In the prior art, as disclosed in CN105812376a, in a doctor-patient multiparty instant messaging system constructed by using strophe, after the client program is started, the bottom layer communication module starts monitoring. The data packet is converted into a data packet with a structhe protocol format through a protocol analysis module, and the request is newly sent to a communication server side for processing through a bottom communication protocol. The instant communication system platform provides various functional interfaces for the instant communication system, is convenient for the client to demand, and the client expands corresponding functions according to own demand.

The embodiment of the scheme provides an instant communication message technology based on the strophe, and a doctor-patient multiparty instant communication mechanism management mechanism constructed by the strophe is applied in the communication process, so that the success rate of message updating can be greatly improved. The efficiency of doctor-patient communication is improved, but the accuracy and stability of doctor-patient communication are poor.

Disclosure of Invention

The invention aims to provide a doctor-patient communication method, which greatly improves the accuracy and stability of a doctor-patient communication system and ensures the efficiency of doctor-patient communication.

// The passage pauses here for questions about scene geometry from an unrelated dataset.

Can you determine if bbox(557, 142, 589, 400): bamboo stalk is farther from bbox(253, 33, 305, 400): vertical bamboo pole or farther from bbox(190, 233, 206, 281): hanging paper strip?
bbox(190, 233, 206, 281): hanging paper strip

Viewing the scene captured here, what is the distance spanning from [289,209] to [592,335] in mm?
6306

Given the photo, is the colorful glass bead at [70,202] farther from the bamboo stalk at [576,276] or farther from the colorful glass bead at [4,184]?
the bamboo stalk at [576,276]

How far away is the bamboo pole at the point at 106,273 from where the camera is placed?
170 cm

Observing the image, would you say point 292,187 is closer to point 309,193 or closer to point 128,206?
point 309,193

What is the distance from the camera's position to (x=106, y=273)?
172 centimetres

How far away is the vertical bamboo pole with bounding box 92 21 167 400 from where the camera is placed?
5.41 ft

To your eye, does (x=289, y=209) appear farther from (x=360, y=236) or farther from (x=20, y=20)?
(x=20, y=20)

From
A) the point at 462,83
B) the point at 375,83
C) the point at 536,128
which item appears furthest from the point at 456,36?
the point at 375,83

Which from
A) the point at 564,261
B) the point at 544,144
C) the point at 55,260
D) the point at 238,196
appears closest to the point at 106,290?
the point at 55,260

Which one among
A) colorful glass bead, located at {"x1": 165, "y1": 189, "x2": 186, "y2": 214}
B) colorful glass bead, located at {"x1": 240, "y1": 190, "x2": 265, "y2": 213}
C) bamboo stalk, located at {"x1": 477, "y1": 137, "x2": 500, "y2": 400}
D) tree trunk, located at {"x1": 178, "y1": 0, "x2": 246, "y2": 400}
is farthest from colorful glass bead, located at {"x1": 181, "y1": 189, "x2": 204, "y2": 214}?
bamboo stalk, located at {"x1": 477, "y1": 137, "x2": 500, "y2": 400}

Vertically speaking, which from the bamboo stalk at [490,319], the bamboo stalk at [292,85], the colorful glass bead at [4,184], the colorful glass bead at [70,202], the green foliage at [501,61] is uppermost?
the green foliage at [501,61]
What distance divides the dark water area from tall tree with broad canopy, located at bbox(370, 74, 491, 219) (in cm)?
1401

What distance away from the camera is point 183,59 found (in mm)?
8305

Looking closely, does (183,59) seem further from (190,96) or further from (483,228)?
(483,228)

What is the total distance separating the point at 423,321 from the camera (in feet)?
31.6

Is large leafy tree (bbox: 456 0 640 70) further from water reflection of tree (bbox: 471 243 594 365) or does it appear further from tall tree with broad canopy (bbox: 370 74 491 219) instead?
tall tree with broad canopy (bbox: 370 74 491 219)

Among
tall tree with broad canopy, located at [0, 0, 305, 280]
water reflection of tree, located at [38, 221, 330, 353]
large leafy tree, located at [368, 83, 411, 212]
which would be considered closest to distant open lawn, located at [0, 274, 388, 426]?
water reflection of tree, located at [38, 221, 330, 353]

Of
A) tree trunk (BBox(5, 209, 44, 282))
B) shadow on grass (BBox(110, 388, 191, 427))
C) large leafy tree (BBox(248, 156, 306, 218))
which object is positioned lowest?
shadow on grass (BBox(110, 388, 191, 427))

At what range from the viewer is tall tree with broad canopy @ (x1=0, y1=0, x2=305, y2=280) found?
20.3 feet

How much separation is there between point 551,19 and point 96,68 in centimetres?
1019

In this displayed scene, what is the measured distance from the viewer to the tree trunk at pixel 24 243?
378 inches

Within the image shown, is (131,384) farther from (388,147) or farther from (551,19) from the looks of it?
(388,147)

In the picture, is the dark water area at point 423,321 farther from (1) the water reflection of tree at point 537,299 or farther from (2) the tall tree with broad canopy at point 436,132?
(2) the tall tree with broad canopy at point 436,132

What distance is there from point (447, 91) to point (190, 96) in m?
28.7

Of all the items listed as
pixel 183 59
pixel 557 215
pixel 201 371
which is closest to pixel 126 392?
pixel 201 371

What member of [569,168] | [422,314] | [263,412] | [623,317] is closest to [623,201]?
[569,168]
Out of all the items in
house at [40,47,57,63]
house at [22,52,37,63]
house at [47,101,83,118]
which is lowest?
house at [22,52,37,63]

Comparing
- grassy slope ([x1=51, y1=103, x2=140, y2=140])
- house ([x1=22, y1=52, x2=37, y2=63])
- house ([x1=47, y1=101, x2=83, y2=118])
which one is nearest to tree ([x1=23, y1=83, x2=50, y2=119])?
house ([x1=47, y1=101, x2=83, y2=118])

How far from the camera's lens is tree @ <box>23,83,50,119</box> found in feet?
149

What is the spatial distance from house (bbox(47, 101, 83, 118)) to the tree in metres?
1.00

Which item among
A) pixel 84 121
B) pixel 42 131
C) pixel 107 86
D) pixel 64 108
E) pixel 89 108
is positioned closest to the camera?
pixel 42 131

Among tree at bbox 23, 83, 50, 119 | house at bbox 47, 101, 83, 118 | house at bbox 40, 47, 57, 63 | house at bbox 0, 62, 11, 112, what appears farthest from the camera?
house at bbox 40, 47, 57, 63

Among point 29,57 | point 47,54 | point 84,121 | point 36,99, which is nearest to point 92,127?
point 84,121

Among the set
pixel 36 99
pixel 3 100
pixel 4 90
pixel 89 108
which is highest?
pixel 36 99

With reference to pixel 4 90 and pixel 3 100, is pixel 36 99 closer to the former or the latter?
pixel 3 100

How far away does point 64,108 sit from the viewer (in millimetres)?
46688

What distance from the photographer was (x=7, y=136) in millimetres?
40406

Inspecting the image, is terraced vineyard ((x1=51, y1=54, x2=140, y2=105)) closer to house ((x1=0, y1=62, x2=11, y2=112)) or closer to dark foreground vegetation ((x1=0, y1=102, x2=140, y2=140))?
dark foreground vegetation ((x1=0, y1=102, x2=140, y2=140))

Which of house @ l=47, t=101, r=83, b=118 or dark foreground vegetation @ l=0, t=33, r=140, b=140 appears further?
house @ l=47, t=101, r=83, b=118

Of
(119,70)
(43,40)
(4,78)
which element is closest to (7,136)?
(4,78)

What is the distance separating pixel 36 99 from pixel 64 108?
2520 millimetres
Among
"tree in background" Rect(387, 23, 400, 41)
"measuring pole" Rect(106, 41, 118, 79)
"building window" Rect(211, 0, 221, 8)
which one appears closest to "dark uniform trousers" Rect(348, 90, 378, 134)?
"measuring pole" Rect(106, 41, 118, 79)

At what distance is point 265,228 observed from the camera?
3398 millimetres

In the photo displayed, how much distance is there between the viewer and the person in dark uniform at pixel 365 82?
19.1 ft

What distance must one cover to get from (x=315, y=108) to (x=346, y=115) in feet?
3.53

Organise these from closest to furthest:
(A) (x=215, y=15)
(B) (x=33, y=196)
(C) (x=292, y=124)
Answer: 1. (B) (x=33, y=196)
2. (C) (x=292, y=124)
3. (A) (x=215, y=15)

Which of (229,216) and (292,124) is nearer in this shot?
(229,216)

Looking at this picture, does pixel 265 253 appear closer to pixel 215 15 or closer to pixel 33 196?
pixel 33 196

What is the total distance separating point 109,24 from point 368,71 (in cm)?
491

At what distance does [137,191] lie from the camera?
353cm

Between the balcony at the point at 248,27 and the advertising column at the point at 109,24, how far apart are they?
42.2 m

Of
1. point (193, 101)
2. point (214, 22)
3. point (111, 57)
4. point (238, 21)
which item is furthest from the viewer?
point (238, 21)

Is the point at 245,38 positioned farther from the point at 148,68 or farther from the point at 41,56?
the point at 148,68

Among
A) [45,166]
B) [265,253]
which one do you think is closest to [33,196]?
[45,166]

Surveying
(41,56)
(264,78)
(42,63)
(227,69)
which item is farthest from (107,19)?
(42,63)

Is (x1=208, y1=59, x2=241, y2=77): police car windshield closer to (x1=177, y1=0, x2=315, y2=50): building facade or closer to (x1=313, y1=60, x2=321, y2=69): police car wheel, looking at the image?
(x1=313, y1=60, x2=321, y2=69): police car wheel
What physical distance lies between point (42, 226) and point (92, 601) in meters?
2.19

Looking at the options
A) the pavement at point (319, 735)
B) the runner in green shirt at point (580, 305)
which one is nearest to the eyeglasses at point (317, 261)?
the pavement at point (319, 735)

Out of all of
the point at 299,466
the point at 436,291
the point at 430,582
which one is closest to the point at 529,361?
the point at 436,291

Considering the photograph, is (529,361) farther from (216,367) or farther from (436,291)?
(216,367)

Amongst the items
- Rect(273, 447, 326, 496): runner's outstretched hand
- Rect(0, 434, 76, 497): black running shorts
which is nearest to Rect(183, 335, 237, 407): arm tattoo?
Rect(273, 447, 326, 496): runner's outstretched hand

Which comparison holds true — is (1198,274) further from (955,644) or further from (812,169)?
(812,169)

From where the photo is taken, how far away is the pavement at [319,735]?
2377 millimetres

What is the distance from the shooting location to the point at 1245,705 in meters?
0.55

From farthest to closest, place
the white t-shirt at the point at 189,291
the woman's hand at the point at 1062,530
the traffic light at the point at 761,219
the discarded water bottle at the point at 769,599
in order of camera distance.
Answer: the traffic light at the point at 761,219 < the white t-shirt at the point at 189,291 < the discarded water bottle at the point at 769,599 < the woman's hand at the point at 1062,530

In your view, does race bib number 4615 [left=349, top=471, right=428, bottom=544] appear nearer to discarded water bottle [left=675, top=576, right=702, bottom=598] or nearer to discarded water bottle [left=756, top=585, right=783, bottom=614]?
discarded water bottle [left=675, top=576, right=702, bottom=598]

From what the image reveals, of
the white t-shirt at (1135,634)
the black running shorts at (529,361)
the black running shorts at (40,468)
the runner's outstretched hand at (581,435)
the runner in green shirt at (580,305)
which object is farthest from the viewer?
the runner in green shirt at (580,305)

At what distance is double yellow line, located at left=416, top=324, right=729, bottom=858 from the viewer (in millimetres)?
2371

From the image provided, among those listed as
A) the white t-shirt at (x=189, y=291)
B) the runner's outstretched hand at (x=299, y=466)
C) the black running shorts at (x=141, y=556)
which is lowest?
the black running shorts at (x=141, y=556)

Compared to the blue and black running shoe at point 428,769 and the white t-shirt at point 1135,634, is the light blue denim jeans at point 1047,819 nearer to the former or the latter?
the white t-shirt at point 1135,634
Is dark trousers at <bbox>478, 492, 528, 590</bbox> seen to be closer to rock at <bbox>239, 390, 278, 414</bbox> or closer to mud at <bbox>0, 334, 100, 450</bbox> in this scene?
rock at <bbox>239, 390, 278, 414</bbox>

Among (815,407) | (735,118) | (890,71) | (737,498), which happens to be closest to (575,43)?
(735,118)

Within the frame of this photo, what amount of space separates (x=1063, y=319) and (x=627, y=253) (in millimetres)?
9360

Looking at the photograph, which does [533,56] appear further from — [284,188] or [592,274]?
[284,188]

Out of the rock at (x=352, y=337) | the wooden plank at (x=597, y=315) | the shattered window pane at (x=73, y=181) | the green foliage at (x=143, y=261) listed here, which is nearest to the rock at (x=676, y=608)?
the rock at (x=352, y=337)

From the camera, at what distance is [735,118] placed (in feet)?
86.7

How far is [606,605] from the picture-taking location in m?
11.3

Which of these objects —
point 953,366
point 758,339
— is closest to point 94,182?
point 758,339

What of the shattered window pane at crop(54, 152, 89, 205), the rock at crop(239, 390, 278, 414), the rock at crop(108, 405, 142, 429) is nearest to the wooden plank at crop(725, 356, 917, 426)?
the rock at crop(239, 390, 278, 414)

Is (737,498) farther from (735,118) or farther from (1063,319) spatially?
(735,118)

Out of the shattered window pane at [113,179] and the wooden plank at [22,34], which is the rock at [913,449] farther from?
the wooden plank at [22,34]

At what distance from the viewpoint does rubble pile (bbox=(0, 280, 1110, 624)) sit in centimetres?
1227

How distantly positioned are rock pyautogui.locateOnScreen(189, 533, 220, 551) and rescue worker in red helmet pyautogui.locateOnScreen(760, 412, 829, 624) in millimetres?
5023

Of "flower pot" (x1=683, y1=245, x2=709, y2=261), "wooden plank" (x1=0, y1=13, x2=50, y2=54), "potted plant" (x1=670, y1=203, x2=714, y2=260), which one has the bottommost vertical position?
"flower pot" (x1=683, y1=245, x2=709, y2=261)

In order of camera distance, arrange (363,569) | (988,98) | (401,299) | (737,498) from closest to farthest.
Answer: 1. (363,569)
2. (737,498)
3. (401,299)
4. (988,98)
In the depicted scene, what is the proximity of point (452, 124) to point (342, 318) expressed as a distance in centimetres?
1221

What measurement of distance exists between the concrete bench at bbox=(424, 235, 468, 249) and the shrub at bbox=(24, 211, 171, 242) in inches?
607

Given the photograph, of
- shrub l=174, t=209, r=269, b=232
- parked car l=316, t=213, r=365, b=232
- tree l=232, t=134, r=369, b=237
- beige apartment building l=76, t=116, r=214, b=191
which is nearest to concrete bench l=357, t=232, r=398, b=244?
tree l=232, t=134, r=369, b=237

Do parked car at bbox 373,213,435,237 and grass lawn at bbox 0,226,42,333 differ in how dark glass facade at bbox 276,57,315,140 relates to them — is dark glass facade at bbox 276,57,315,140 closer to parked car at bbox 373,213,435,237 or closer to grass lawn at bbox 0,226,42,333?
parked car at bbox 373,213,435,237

The invention adopts the following technical scheme to achieve the aim, and the doctor-patient communication method comprises the following steps:

step 1, acquiring medical information of a patient, wherein the medical information comprises basic information, medical history records, diagnosis results and treatment schemes of the patient;

step 2, preprocessing the acquired medical information, wherein the preprocessing comprises cleaning, denoising and normalizing;

step 3, extracting specific characteristics from the preprocessed medical information, wherein the specific characteristics comprise the age, sex and severity of the illness state of the patient;

step 4, training the extracted specific features by using a naive Bayesian algorithm, and establishing a prediction model of doctor-patient communication;

step 5, evaluating the established prediction model of the doctor-patient communication by using a test data set to determine the prediction accuracy and stability of the model;

and 6, performing doctor-patient communication based on the estimated prediction model, wherein the method specifically comprises the following steps of: and taking the input information of the patient as the input of the estimated predictive model, and presenting the output information of the estimated predictive model to a doctor, wherein the doctor replies the patient according to the output information.

Further, step 2 specifically includes:

step 201, in a data cleaning stage, removing duplicate data, missing data and abnormal values, specifically including: removing repeated data by using a drop_redundant function in a pandas library in Python, filling missing values by using a filter function, detecting abnormal values by using an outlier function, and processing;

step 202, removing noise and interference in signals in a data denoising stage, which specifically includes: using a signal module in a scipy library in Python to perform data denoising for the first time; performing median filtering by using a medfilt function, performing low-pass filtering by using an lfilter function, and performing secondary denoising and interference removal by the median filtering and the low-pass filtering;

step 203, in the data normalization stage, scaling the data ranges of different features to the same range, specifically including: data normalization processing is performed using the MinMaxScale class in the sklearn library in Python, and includes subtracting a minimum value from the data for each feature and then dividing by a maximum value to scale the data range to between 0 and 1.

The repeated data, the missing data and the abnormal values are removed in the data cleaning stage, the noise and the interference in the signals are removed in the data denoising stage, and the data ranges of different characteristics are scaled to be within the same range in the data normalization stage, so that the data quality is greatly improved, the data format is unified, the subsequent analysis difficulty is reduced, and the subsequent modeling efficiency is improved.

Further, extracting specific features from the preprocessed medical information specifically includes:

after the data normalization process is completed, the SelectKBest class in the scikit-learn library in Python is used for carrying out feature selection, the top k features are selected, the correlation coefficient or information gain index between the top k features and the target variable is calculated to determine which features are the most important, the most important features are taken as specific features, and k is an integer larger than 0. By the scheme, the accuracy of feature extraction is improved.

Further, training the extracted specific features by using a naive bayes algorithm specifically includes:

step 401, dividing the extracted specific features into a training set and a verification set, and determining the number of samples and the number of categories in the training set;

step 402, for each category, calculating the prior probability distribution according to the historical data, and calculating the posterior probability distribution of each category according to the characteristics and the category information by using the bayesian theorem, wherein the calculation formula is as follows:

wherein y is _i Representing the class of the sample, x _i Representing the characteristics of the sample, P (x _i |y _i ) Expressed in given y _i Feature x _i Probability of occurrence, P (y _i ) Representing class y _i Is a priori probability of P (x) _i ) Representing sample characteristics x _i Probability of occurrence in training set, P (y _i |x _i ) Representing posterior probability distribution;

step 403, building a classifier according to the posterior probability distribution obtained by calculation to predict, specifically comprising taking the posterior probability of each category as the weight of the category, weighting and summing the characteristics of all samples, mapping the result to between 0 and 1 through a softmax function, and finally, selecting the category with the highest probability as a prediction result.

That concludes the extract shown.